Write the next part of the golf passage about Rai at Royal Birkdale, starting after its last sentence.
BEGIN Source
So far, there has been nothing but sunshine at Royal Birkdale. Now, Rai is waiting for the elements to get to work and present him with conditions to employ the different ball flights and shapes that marry with his game.
On Tuesday, Rai was in raptures about the links. “I think it’s a brilliant golf course. It’s definitely changed quite a bit in the last two weeks. Then it was quite green and relatively soft as well. So it was quite a surprise playing a few holes and seeing it as brown as what it’s become in the space of a few days.
“I think it plays phenomenally and that it’s a great layout. It will be a true test of golf and I’m looking forward to getting started.”
Rai, who won the Scottish Open in 2020, missed the cut last week but where, with others, it might have been a case of wanting to get some extra time at Birkdale, that did not apply.
END Source
BEGIN Data shown
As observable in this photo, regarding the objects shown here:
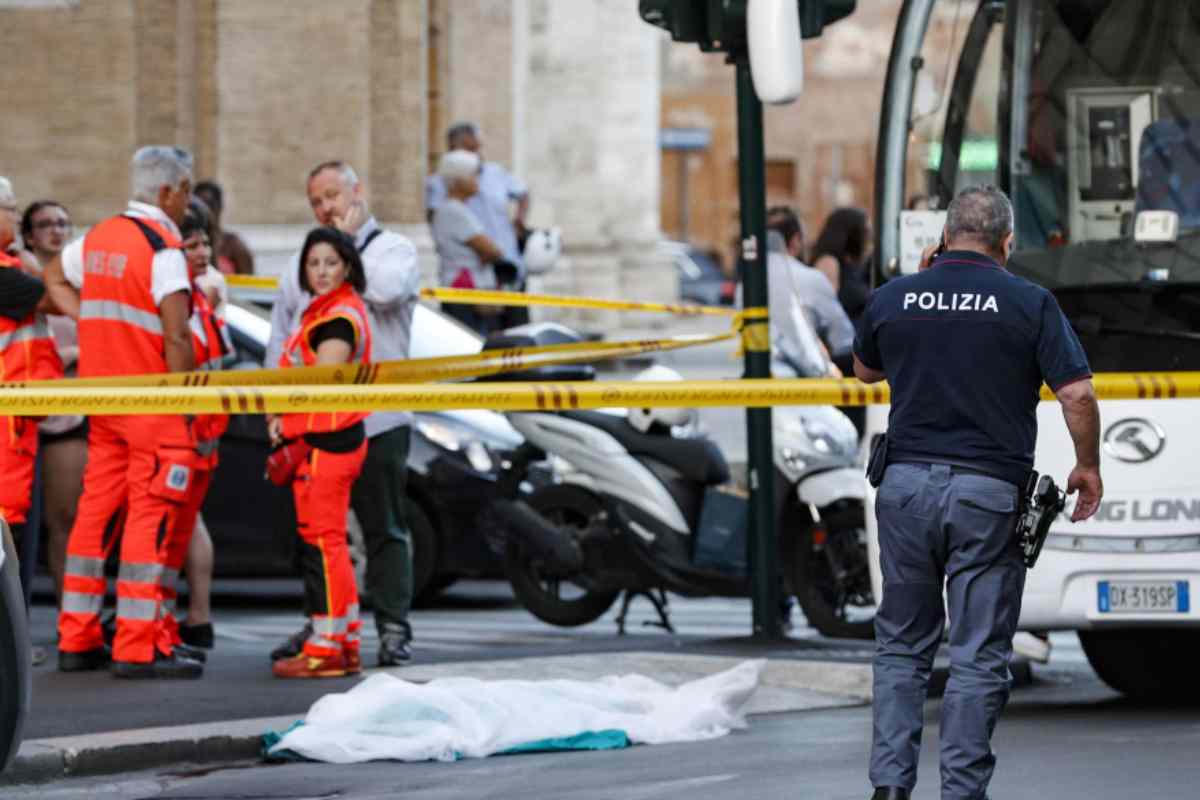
END Data shown
= Answer =
Always, he had tried not to look at the Scottish Open that way. He revels in playing links golf, and even more so when he gets two weeks of it in a row.
So far, there has been nothing but sunshine at Royal Birkdale. Now, Rai is waiting for the elements to get to work and present him with conditions to employ the different ball flights and shapes that marry with his game.
A real test of skill and creativity is what he’s after. And whether or not it will be one to ruffle up that killer instinct within remains to be seen.